If he would stop feeding me these easy lines, I would find someone else to pick on. This time, in an interview on Democracy Now, Bill said: "...weekends are for fighting tyranny." Which is the essential liberal-activist slogan. And sort of how it felt here in Missoula Mt.during Saturday's People's Climate March. For a nice walk with nice people on a nice day we get a crowd of 700. But try to stop a coal train using direct action and you can expect 40, with maybe 5 willing to risk arrest. And again, all around the country, march, listen to speeches, go home. At some point all these expressions of outrage just meld into one another, into an amorphous blob of outrage. A very "dull tool" to use one of Mc Kibben's expressions.

NPR contributes to this dullness with it's special brand of "neutral, objective" climate journalism. A perfect example was the piece they did on "clean coal", or the state of carbon capture and sequestration on Monday's Morning Edition. They report that "two groups usually at odds with one another- environmentalists and coal companies- want carbon capture to succeed." Enter the "environmentalists"- Natural Resources Defense Council, Environmental Defense Fund, etc..- whose prime mission is saving capitalism from itself. They want us- the tax payers- to fund more research into CCS so coal can make a profit (the industry has already conned the government out of billions for such research, something NPR fails to mention). Also not mentioned is the fact the research to date has only confirmed the absurdity of this project. Magical thinking. But NPR loves the whole working-together-consensus-saves capitalism AND the environment narrative.

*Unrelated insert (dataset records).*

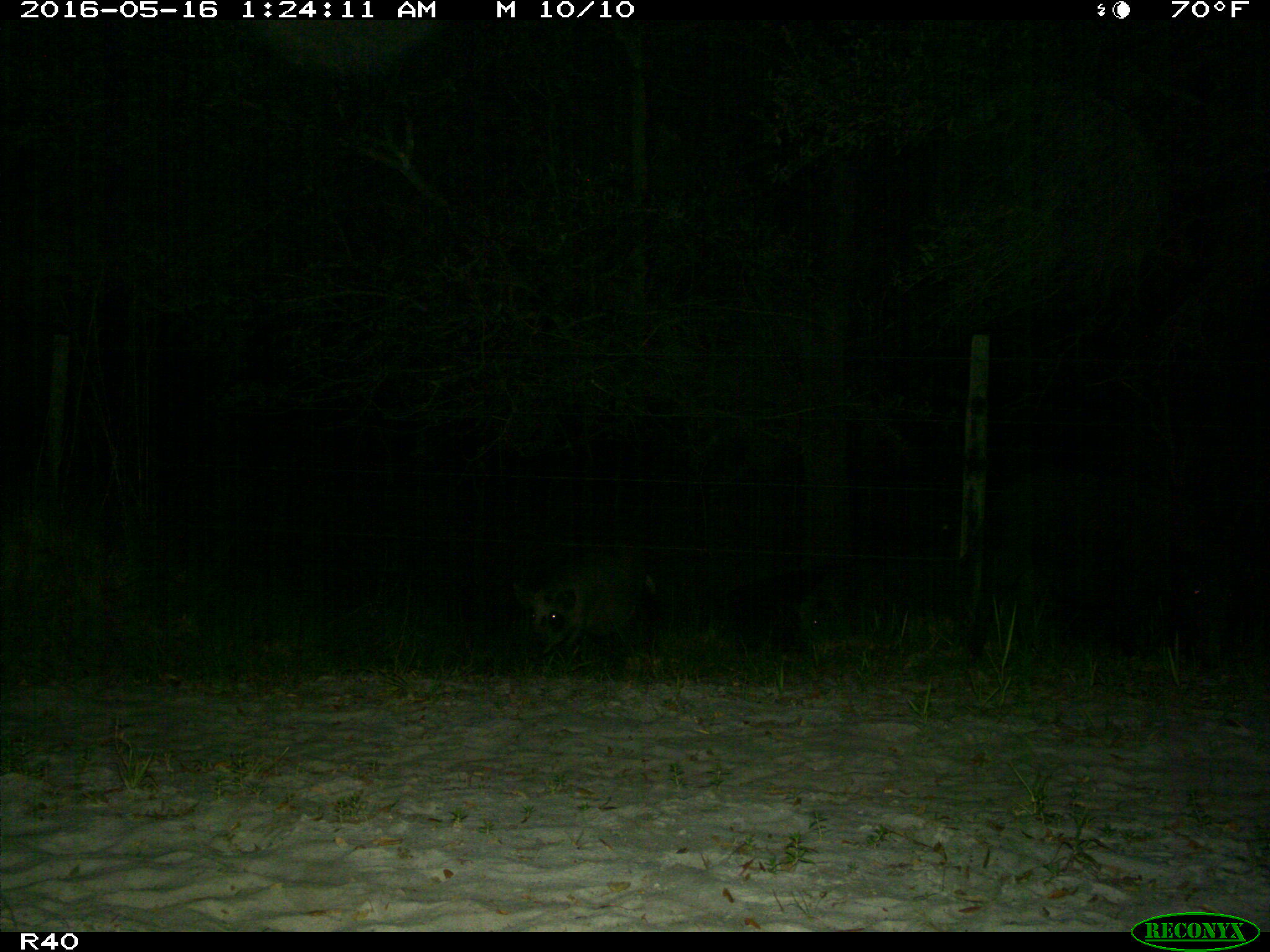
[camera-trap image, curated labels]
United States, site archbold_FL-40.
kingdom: Animalia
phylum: Chordata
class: Mammalia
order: Artiodactyla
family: Suidae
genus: Sus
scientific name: Sus scrofa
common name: wild boar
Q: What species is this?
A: Sus scrofa (wild boar).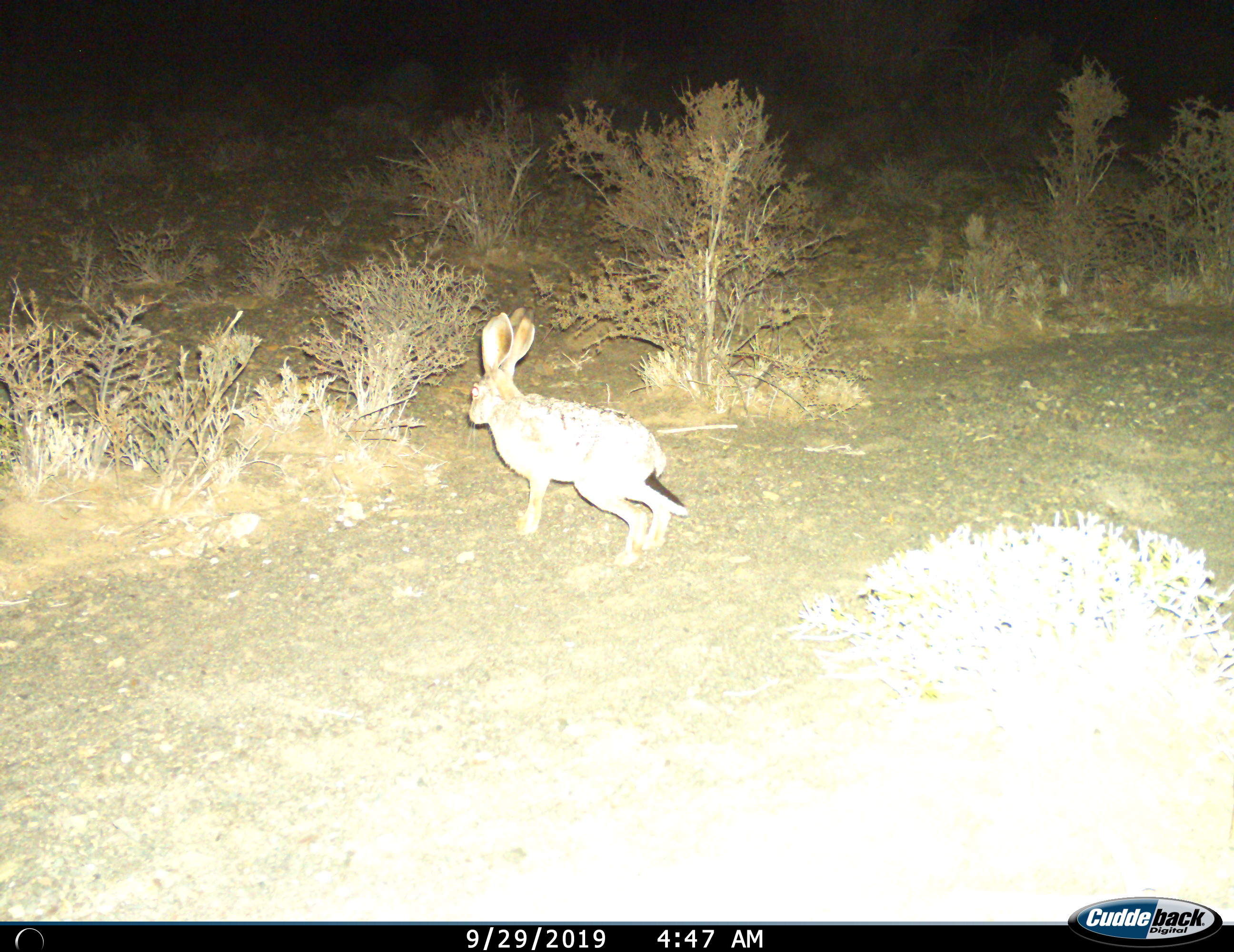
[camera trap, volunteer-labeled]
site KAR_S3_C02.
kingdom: Animalia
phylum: Chordata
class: Mammalia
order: Lagomorpha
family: Leporidae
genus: Lepus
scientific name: Lepus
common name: hare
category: hareunknown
Hareunknown (hare) (Lepus), count 1. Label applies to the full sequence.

Unfortunately,the goals set in the Paris Accords of keeping warming below 2 degrees C are dependent on lots of this magic. Lots of CCS is built into their models because they have no expectation of actually cutting emissions fast enough. Of course this means millions of lives will be deliberately sacrificed for our economy and "jobs" but they will be buried far away. And we will have a wall to keep them out. And entertainment to keep them out of mind.